### EXERCISE DIRECTIONS
The answer must be the full listing, reproduced word for word.

### PROVIDED DATA
════════
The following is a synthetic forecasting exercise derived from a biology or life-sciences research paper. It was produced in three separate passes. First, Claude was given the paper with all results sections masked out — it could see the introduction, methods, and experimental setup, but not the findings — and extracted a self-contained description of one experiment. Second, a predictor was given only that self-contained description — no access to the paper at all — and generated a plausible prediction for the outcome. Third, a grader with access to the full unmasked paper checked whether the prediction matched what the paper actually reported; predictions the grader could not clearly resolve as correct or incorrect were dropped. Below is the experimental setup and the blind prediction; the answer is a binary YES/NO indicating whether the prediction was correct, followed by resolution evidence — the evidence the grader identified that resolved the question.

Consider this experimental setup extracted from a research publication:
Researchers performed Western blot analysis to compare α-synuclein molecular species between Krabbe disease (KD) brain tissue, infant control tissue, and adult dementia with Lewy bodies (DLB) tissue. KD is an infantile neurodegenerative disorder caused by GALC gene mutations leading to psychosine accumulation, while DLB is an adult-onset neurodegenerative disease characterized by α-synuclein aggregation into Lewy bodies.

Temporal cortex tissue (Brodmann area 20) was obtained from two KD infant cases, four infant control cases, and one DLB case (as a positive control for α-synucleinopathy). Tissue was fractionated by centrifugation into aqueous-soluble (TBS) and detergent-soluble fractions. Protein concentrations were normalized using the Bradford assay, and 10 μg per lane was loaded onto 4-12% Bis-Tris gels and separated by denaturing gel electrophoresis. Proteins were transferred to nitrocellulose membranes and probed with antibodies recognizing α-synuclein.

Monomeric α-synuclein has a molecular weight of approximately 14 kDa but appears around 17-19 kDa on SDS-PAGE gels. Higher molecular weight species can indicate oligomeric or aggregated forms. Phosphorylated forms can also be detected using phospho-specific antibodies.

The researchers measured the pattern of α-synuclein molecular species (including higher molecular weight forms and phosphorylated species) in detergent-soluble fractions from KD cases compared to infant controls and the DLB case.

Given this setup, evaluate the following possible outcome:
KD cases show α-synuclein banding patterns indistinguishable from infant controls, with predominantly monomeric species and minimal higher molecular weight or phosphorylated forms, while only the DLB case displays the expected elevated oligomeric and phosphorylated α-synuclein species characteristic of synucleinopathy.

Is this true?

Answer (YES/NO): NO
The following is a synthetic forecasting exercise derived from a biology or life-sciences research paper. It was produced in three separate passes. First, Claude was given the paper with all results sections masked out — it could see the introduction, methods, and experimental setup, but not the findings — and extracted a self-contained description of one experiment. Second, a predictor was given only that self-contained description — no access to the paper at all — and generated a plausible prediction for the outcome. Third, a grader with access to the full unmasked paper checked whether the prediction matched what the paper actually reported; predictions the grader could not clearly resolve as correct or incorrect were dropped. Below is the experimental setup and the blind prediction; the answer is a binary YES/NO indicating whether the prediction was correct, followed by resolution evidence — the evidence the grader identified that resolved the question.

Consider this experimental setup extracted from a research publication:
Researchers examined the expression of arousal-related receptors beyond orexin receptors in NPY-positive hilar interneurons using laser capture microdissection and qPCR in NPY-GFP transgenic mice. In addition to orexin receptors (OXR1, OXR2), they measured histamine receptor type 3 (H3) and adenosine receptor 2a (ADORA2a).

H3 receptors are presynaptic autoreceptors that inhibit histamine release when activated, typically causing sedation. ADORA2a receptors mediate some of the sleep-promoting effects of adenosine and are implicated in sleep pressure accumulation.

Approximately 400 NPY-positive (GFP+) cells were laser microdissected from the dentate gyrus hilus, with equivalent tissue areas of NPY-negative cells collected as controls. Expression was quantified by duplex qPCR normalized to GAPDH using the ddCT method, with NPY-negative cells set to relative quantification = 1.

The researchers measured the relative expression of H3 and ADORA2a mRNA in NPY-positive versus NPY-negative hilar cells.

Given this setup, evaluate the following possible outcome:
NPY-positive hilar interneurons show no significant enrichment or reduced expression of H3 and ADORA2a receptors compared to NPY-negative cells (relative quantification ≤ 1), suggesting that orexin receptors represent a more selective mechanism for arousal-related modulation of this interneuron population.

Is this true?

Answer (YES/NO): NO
════════
### ANSWER BOX
The following is a synthetic forecasting exercise derived from a biology or life-sciences research paper. It was produced in three separate passes. First, Claude was given the paper with all results sections masked out — it could see the introduction, methods, and experimental setup, but not the findings — and extracted a self-contained description of one experiment. Second, a predictor was given only that self-contained description — no access to the paper at all — and generated a plausible prediction for the outcome. Third, a grader with access to the full unmasked paper checked whether the prediction matched what the paper actually reported; predictions the grader could not clearly resolve as correct or incorrect were dropped. Below is the experimental setup and the blind prediction; the answer is a binary YES/NO indicating whether the prediction was correct, followed by resolution evidence — the evidence the grader identified that resolved the question.

Consider this experimental setup extracted from a research publication:
Researchers performed Western blot analysis to compare α-synuclein molecular species between Krabbe disease (KD) brain tissue, infant control tissue, and adult dementia with Lewy bodies (DLB) tissue. KD is an infantile neurodegenerative disorder caused by GALC gene mutations leading to psychosine accumulation, while DLB is an adult-onset neurodegenerative disease characterized by α-synuclein aggregation into Lewy bodies.

Temporal cortex tissue (Brodmann area 20) was obtained from two KD infant cases, four infant control cases, and one DLB case (as a positive control for α-synucleinopathy). Tissue was fractionated by centrifugation into aqueous-soluble (TBS) and detergent-soluble fractions. Protein concentrations were normalized using the Bradford assay, and 10 μg per lane was loaded onto 4-12% Bis-Tris gels and separated by denaturing gel electrophoresis. Proteins were transferred to nitrocellulose membranes and probed with antibodies recognizing α-synuclein.

Monomeric α-synuclein has a molecular weight of approximately 14 kDa but appears around 17-19 kDa on SDS-PAGE gels. Higher molecular weight species can indicate oligomeric or aggregated forms. Phosphorylated forms can also be detected using phospho-specific antibodies.

The researchers measured the pattern of α-synuclein molecular species (including higher molecular weight forms and phosphorylated species) in detergent-soluble fractions from KD cases compared to infant controls and the DLB case.

Given this setup, evaluate the following possible outcome:
KD cases show α-synuclein banding patterns indistinguishable from infant controls, with predominantly monomeric species and minimal higher molecular weight or phosphorylated forms, while only the DLB case displays the expected elevated oligomeric and phosphorylated α-synuclein species characteristic of synucleinopathy.

Is this true?

Answer (YES/NO): NO
The following is a synthetic forecasting exercise derived from a biology or life-sciences research paper. It was produced in three separate passes. First, Claude was given the paper with all results sections masked out — it could see the introduction, methods, and experimental setup, but not the findings — and extracted a self-contained description of one experiment. Second, a predictor was given only that self-contained description — no access to the paper at all — and generated a plausible prediction for the outcome. Third, a grader with access to the full unmasked paper checked whether the prediction matched what the paper actually reported; predictions the grader could not clearly resolve as correct or incorrect were dropped. Below is the experimental setup and the blind prediction; the answer is a binary YES/NO indicating whether the prediction was correct, followed by resolution evidence — the evidence the grader identified that resolved the question.

Consider this experimental setup extracted from a research publication:
Researchers examined the expression of arousal-related receptors beyond orexin receptors in NPY-positive hilar interneurons using laser capture microdissection and qPCR in NPY-GFP transgenic mice. In addition to orexin receptors (OXR1, OXR2), they measured histamine receptor type 3 (H3) and adenosine receptor 2a (ADORA2a).

H3 receptors are presynaptic autoreceptors that inhibit histamine release when activated, typically causing sedation. ADORA2a receptors mediate some of the sleep-promoting effects of adenosine and are implicated in sleep pressure accumulation.

Approximately 400 NPY-positive (GFP+) cells were laser microdissected from the dentate gyrus hilus, with equivalent tissue areas of NPY-negative cells collected as controls. Expression was quantified by duplex qPCR normalized to GAPDH using the ddCT method, with NPY-negative cells set to relative quantification = 1.

The researchers measured the relative expression of H3 and ADORA2a mRNA in NPY-positive versus NPY-negative hilar cells.

Given this setup, evaluate the following possible outcome:
NPY-positive hilar interneurons show no significant enrichment or reduced expression of H3 and ADORA2a receptors compared to NPY-negative cells (relative quantification ≤ 1), suggesting that orexin receptors represent a more selective mechanism for arousal-related modulation of this interneuron population.

Is this true?

Answer (YES/NO): NO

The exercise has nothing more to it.